Is My Orchid Dormant?

So, your leaves are still attached. They might be a little floppy, flat, and blah, but at least they're still on there!

However, your "Phal" plant has likely lost (or is losing) its blossoms. This is a normal part of orchid dormancy. Again, flowers last only a few short months. So, eventually, you will see them wilt and drop one-by-one. Tip: pluck off your dead blooms to conserve plant energy and keep the other blossoms going longer!

Once the last of your blooms fall off, your flower spikes are the next to go. It's important to remember to cut the spikes off as soon as they start yellowing. If you skip this step and the spikes begin to rot, they can pose a threat to your orchid's crown. The crown is arguably the heart of your "Phal" orchid; it's where the leaves and the spikes connect. It is challenging (maybe impossible) to recover from crown rot, which should motivate you to go ahead and cut off your yellowing spikes!

How to Wake Up My Orchid from Dormancy

In nature, orchids bloom in the spring-summer months and rest once the weather becomes colder. However, nowadays, you can purchase a healthy, blooming orchid any month of the year. Nurseries have mastered the art of providing the orchids with perfect conditions so that they get to you in their full glory. But, this can cause some confusion for your plant (and you too).
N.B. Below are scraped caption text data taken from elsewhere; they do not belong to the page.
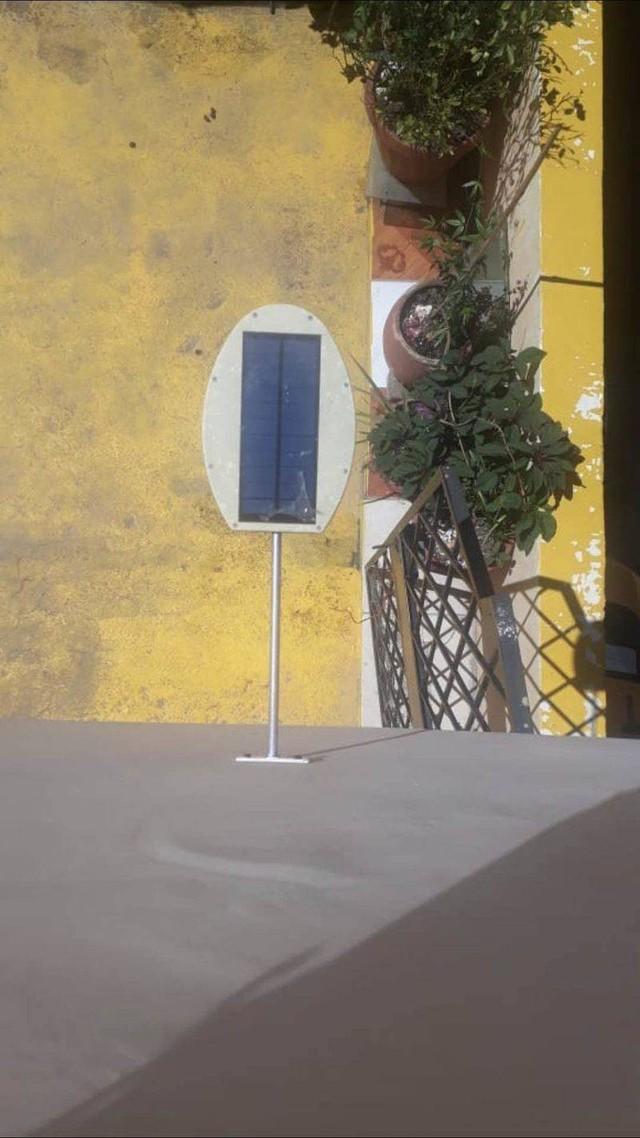 采购太阳能一体路灯,要外壳套件,如图,数量200套,有做的厂家请
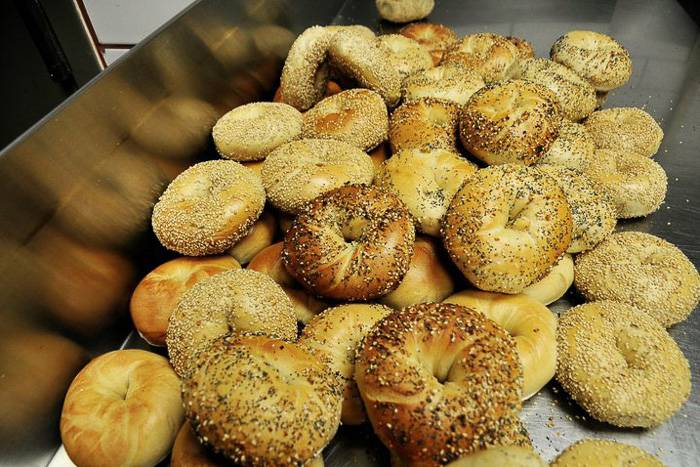 Image of a platter of bagels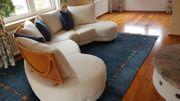 Halbrundes Sofa mit Tisch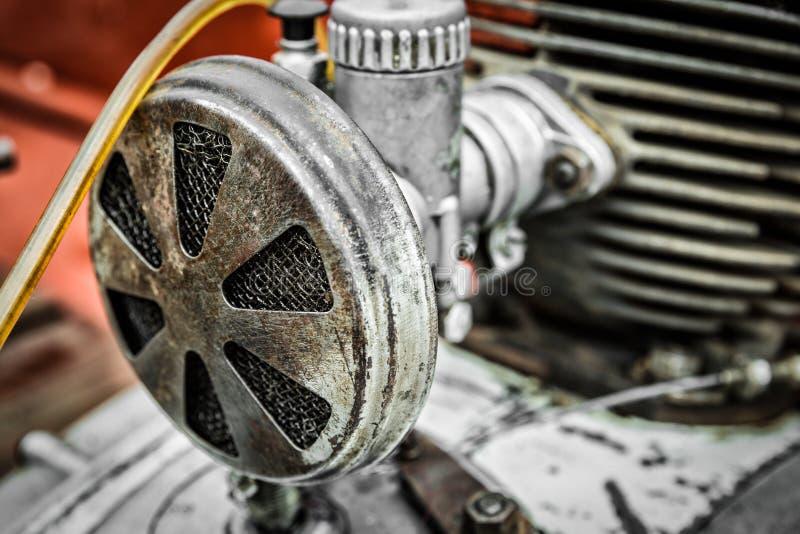 Vecchio filtro dell'aria consumato fotografia stock libera da diritti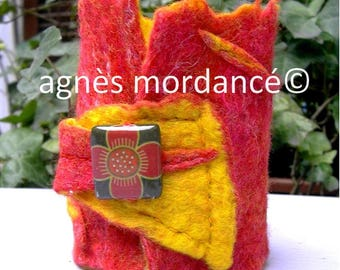 """Cuff Bracelet, felted wool, red yellow, unique """"Blood"""""""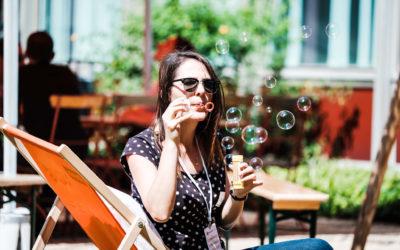 Die perfekte Welt: Von Glaskugeln und Seifenblasen
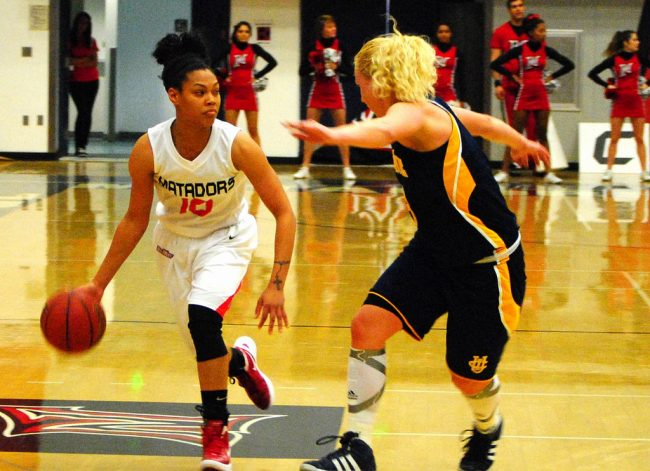 Women's basketball: Matadors off to 2-0 conference start with win over Highlanders
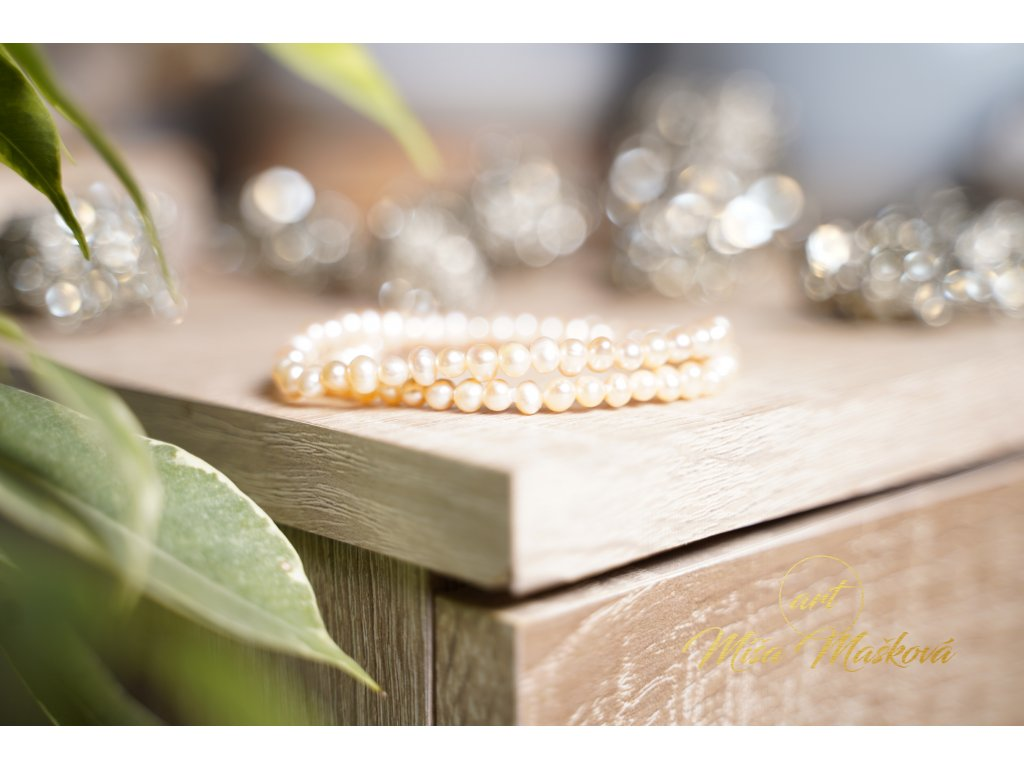 Přírodní broušené perly meruňka 4mm (radost, půvab, štěstí)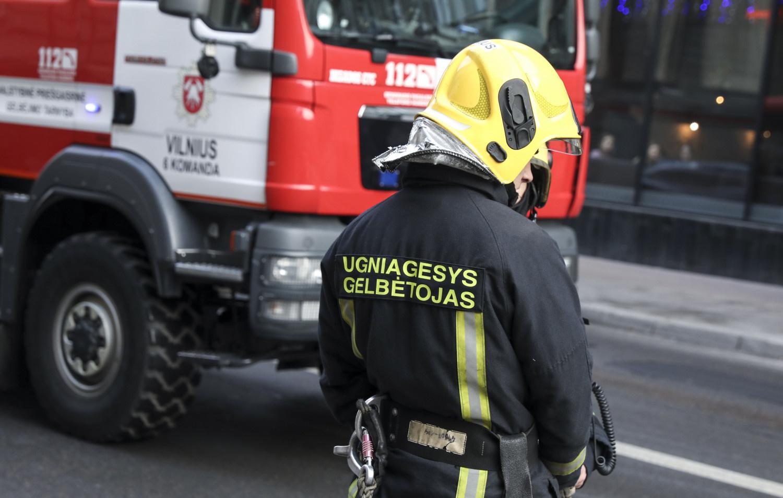 Avarija Vilkaviškio rajone: vaduojamas prispaustas žmogus (ATNAUJINTA)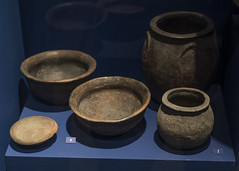 Impasto bowls and jars from Tomb 8 at Via Madonna delle Grazie, Stabiae (diffendale) Tags: 6thcbce archaic necropolidiviamadonnadellegrazie castellammaredistabia antiquarium orientalizing museum museo museu muse   mze artifact display exhibit  ancient antico antique archaeological archeologico indigenous opico opici sarrasti tomb tomba grave burial human necropolis cemetery tombe tombeau spulture grab tumba sepultura pleiades:findspot=433128 campania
For example, maybe you purchase your plant in November. It's simply beautiful! But, eventually, it goes through this natural process after blooming. The question is, though: will it bloom again next November? The upcoming spring? Or next spring? Much can depend on you! You can do a lot to induce dormancy in your orchid, which will make it easier to wake it up in the future. So, what are the steps?

How to Induce Dormancy


Orchids go dormant when the weather gets cooler. This doesn't mean you have to wear scarves and wool socks inside; no, even just a few degrees lower can make a big difference!
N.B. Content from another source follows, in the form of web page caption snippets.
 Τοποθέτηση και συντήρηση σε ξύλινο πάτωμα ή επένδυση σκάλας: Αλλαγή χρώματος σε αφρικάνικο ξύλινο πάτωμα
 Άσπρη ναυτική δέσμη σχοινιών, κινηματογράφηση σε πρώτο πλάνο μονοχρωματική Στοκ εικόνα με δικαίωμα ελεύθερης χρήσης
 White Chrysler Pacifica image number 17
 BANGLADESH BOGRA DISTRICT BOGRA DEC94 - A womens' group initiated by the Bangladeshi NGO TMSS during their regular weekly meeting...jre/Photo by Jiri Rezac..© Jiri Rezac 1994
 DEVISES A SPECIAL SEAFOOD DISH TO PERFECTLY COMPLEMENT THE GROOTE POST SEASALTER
Winter also means shorter days, which translates into less light. (Yes, artificial light counts too!) Keep your plant's room lit only 12-14 hours a day, instead of 14-16 hours. Maybe you can move your orchid into an office or another place you don't spend evening hours in.


Your "Phal" orchid is also used to less water during its dormant months. When the conditions are right, change your watering habits, and allow your plant to dry out more-so between waterings.
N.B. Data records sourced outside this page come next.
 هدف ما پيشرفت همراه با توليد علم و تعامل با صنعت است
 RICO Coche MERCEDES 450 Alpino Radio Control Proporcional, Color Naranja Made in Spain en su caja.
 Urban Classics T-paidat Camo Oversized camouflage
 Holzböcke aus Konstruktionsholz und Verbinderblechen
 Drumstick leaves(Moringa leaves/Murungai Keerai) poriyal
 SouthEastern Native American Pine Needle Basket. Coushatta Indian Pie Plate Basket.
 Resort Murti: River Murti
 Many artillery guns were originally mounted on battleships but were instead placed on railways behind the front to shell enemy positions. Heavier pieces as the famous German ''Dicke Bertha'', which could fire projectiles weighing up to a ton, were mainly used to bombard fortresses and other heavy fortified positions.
You may be thinking, 'I want to wake my orchid up! Why are you telling me how to lull it to sleep?' This is why: Maintaining the same conditions for your orchid year-round is one of the #1 reasons why it's not reblooming. Your orchid needs a good night's sleep before it's ready to wake up again.

How to Care for a Dormant Orchid

In our minds, no flowers = no success. But, a dormant orchid is actually making progress. This is their time to grow leaves and roots. So, how do you take care of your sleeping plant, preparing it for springtime gratification?


These are your orchid's growing months! Continue to fertilize with a balanced fertilizer (20-20-20) at half-strength. This means that your orchid will be bigger and better after it comes out of dormancy.


This is the perfect time to repot your plant. When you remove it from the soil, give it a check-up. If any roots are grey and crispy, go ahead and cut them off. You want your orchid to put its energy into new growth, not trying to sustain half-dead roots. This also gives you the chance to inspect the crown of your plant! Make sure it's hard to the touch and green!

Temperature, Light, and Water: Continue the routine that induced your orchid into dormancy. (Listed above.)

The Reblooming Process

After 6-9 months, you should start to notice a new spike developing on your mini plant. Oh, happy day! This means that your orchid is rested up and ready to start blooming again.

Once you notice this growing spike, put your orchid back in its original conditions: a little bit warmer, brighter location, with a weekly watering regimen.